What happens when people in a place speak several different languages?
Well, nowadays people might well all be able to speak English to each other, but there are other ways of solving the problem.
One is to take one of the languages, probably the language of the dominant group (though not necessarily the biggest group in terms of numbers) and use bits of vocabulary from the other languages stuck into some approximation of that. Quite soon you end up with a rather awkward means of communication called a pidgin - and then later, with a new generation of speakers, it will blossom into a new and supple language called a Creole.
The lexifer is the base language that has all the new vocabulary (and probably some grammar, too) inserted into it.
You can sometimes tell how far along this process has gone, and the what the lexifer is, by the name of the language.
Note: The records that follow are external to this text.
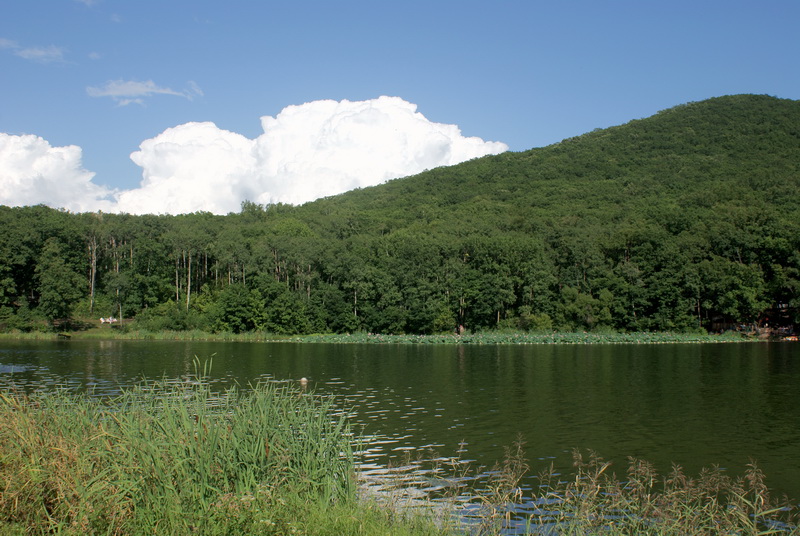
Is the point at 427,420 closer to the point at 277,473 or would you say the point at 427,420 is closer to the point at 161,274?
the point at 277,473

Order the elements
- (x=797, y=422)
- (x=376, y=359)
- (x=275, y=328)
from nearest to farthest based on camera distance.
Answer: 1. (x=797, y=422)
2. (x=376, y=359)
3. (x=275, y=328)

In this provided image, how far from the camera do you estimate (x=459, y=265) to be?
74.7 metres

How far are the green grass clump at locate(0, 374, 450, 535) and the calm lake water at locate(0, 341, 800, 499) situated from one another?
4.92 metres

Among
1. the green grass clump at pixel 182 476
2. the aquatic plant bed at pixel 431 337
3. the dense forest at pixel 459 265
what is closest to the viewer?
the green grass clump at pixel 182 476

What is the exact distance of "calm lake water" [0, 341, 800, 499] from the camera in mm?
15391

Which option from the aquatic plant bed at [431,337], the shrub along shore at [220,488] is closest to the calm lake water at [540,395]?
the shrub along shore at [220,488]

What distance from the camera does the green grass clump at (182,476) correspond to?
24.0ft

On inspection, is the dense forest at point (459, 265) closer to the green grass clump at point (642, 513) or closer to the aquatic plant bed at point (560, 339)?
the aquatic plant bed at point (560, 339)

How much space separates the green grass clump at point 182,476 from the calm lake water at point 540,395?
4.92 metres

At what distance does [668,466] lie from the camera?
13.8 m

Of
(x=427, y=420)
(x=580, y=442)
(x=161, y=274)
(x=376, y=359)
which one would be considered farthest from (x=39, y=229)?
(x=580, y=442)

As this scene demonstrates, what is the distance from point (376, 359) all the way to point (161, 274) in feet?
155

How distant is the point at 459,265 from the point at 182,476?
67.3 metres

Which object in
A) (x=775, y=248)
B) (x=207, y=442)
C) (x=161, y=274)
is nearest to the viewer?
(x=207, y=442)
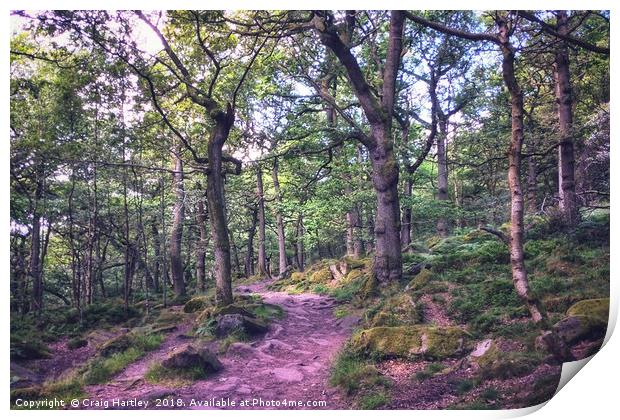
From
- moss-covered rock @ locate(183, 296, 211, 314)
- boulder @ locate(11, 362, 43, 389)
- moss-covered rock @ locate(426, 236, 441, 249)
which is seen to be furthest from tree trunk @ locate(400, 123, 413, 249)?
boulder @ locate(11, 362, 43, 389)

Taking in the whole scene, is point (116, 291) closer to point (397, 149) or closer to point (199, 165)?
point (199, 165)

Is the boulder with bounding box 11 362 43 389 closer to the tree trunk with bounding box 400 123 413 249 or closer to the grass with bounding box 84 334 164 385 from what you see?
the grass with bounding box 84 334 164 385

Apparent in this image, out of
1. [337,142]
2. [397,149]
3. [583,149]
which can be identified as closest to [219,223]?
[337,142]

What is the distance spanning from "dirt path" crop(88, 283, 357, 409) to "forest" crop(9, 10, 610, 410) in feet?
0.08

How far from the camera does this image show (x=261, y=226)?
305 inches

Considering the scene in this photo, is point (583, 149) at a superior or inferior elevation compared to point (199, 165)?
inferior

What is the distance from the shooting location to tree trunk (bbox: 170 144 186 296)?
5.52m

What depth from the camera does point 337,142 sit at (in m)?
5.95

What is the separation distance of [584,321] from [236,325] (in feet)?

Malay Creole Portuguese tells you, firstly the place it's spoken (Malaysia); and then that it's developed into a proper language, a creole; and, lastly, that the lexifer is Portuguese.
French Guianese Creole has a French lexifer and it's spoken in French Guiana - though as far as I can see there's nothing (except history) to tell you it isn't the other way round.
Singapore English is usually called Singlish, which isn't easy, either.
Still, lexifer is a brilliant word for Scrabble, anyway...
...or it would be, if it was a valid word. Which it's not.
Word To Use Today: lexifer. The Latin word lexicon means vocabulary list.